5.01.2008

A fun labor

Happy May Day!

Earlier this week I was booked--sans audition--for a Blue Cross Blue Shield voice over gig. Nice! I stopped by Soundtrack Studios Boston this morning to record. When the copy was sent to me yesterday afternoon, I was surprised to discover it was the same copy I had read in some demos for the client about eight months ago! Having read the demos (and having felt quite confident in my read), I was kind of disappointed to not hear from them. After a couple months I figured, Oh well. They didn't like my read. That's that. It was a nice compliment to know they hadn't forgotten about me and that the campaign had just been on hold for a little while!

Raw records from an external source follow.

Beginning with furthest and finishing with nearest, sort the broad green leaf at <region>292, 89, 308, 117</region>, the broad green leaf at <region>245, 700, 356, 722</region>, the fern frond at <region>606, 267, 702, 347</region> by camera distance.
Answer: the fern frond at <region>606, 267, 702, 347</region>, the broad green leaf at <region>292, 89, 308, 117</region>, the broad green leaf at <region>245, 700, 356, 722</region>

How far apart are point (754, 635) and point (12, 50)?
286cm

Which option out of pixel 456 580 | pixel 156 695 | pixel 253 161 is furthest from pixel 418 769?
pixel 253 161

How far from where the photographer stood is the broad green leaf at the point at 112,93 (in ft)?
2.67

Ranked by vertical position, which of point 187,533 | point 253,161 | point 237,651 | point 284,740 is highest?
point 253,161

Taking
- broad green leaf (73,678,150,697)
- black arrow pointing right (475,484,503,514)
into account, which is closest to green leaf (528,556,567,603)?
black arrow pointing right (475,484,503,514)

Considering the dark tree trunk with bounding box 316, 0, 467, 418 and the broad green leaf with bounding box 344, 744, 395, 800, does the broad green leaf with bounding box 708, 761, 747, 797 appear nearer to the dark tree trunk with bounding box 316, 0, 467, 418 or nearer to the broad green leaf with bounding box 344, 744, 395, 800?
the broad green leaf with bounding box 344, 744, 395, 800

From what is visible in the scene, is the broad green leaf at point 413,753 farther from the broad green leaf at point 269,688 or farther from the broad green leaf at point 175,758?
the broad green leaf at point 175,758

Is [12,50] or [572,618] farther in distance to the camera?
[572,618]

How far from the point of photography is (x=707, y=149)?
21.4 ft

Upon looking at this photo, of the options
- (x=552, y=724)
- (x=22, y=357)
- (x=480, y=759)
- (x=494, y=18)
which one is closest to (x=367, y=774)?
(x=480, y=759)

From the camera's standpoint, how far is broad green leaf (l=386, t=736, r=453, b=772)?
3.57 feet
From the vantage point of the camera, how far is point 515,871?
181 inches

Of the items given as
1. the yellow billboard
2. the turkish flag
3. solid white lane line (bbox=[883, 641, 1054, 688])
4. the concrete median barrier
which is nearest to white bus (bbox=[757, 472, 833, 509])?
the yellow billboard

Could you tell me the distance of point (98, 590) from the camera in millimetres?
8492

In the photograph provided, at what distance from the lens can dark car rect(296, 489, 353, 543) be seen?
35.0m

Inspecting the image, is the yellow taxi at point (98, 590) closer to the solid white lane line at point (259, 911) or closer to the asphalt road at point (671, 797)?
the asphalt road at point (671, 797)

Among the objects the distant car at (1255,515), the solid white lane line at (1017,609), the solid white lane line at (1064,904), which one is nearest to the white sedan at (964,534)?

I read two 15 second radio spots today, targeting 18-24 year-olds. One was called "Concealer" and the other, "Pedicure". Both addressed the need for health insurance using a comedic tact. Voice over can be kind of an impersonal business and can really illustrate how time is money. The talent walks into the studio. Sometimes the client greets you, sometimes not. Immediately, the talent steps into the booth and dons the headphones while the engineer gets the mic and the levels set. And then it's down to business. When it says "Radio :15" at the top of the copy, they really mean, Read the spot in 15 seconds--no more, no fewer. My first few reads were 60-80 seconds fast, so I slowed down. It's hard to sound and act like a 19-year-old and talk slowly at the same time! One would think that time could be adjusted in post-production. But remember: they're already paying $185 an hour for studio time. An additional engineer to edit could cost that much or more. Plus, they're paying the talent. So, in essence, it is the talent's job to not only deliver the copy well and read in character, but also do it for the precise duration required. Furthermore, it's surreal to be encased in a soundproof booth, watching people's lips move and heads nod yes or no while discussing your work, but hearing nothing. It's like being an unintentional voyeur while trapped in a cage.

Pleasantly, today's gig went well. The client was friendly and the read was efficient--less than half an hour! Plus, I think the client got precisely the read they wanted.